■ Provided passage:
------
An Interview with Jose Maria Sison, Founding Chairman of the Communist Party of the Philippines
Commissioned by the kites Editorial Committee
Original Release: October 2022 / Re-Edited: Late December 2022
Editorial Introduction
In September 2022, kites had the pleasure of interviewing Jose Maria Sison, the Founding Chairman of the Communist Party of the Philippines (CPP), just over three months before he passed away on December 16, 2022. The CPP was founded in December 1968, and went on to found and lead the New People’s Army in the people’s war that was launched in March 1969. In 1974, Sison was captured by the Ferdinand Marcos dictatorship and faced years of torture and solitary confinement before being released in 1986 after the overthrow of Marcos. In 1988, Sison was forced to seek asylum in the Netherlands after the Philippine reactionary government canceled his passport while he was abroad on a speaking tour.
Sison obtained recognition as a political refugee from the Dutch Council of State in 1992. Since then, he was protected under international law by the principle of non-refoulement under the Geneva Refugee Convention and Article 3 of the European Convention on Human Rights, thus preventing his deportation to the Philippines or any third country.
------
Stored records
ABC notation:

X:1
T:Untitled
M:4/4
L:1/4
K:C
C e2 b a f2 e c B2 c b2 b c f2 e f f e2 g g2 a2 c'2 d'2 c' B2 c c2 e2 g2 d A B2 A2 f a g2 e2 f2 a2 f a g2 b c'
------
Copy the full Sison interview introduction word for word. The data come from a separate source unrelated to the Sison interview introduction.

An Interview with Jose Maria Sison, Founding Chairman of the Communist Party of the Philippines
Commissioned by the kites Editorial Committee
Original Release: October 2022 / Re-Edited: Late December 2022
Editorial Introduction
In September 2022, kites had the pleasure of interviewing Jose Maria Sison, the Founding Chairman of the Communist Party of the Philippines (CPP), just over three months before he passed away on December 16, 2022. The CPP was founded in December 1968, and went on to found and lead the New People’s Army in the people’s war that was launched in March 1969. In 1974, Sison was captured by the Ferdinand Marcos dictatorship and faced years of torture and solitary confinement before being released in 1986 after the overthrow of Marcos. In 1988, Sison was forced to seek asylum in the Netherlands after the Philippine reactionary government canceled his passport while he was abroad on a speaking tour.
Sison obtained recognition as a political refugee from the Dutch Council of State in 1992. Since then, he was protected under international law by the principle of non-refoulement under the Geneva Refugee Convention and Article 3 of the European Convention on Human Rights, thus preventing his deportation to the Philippines or any third country.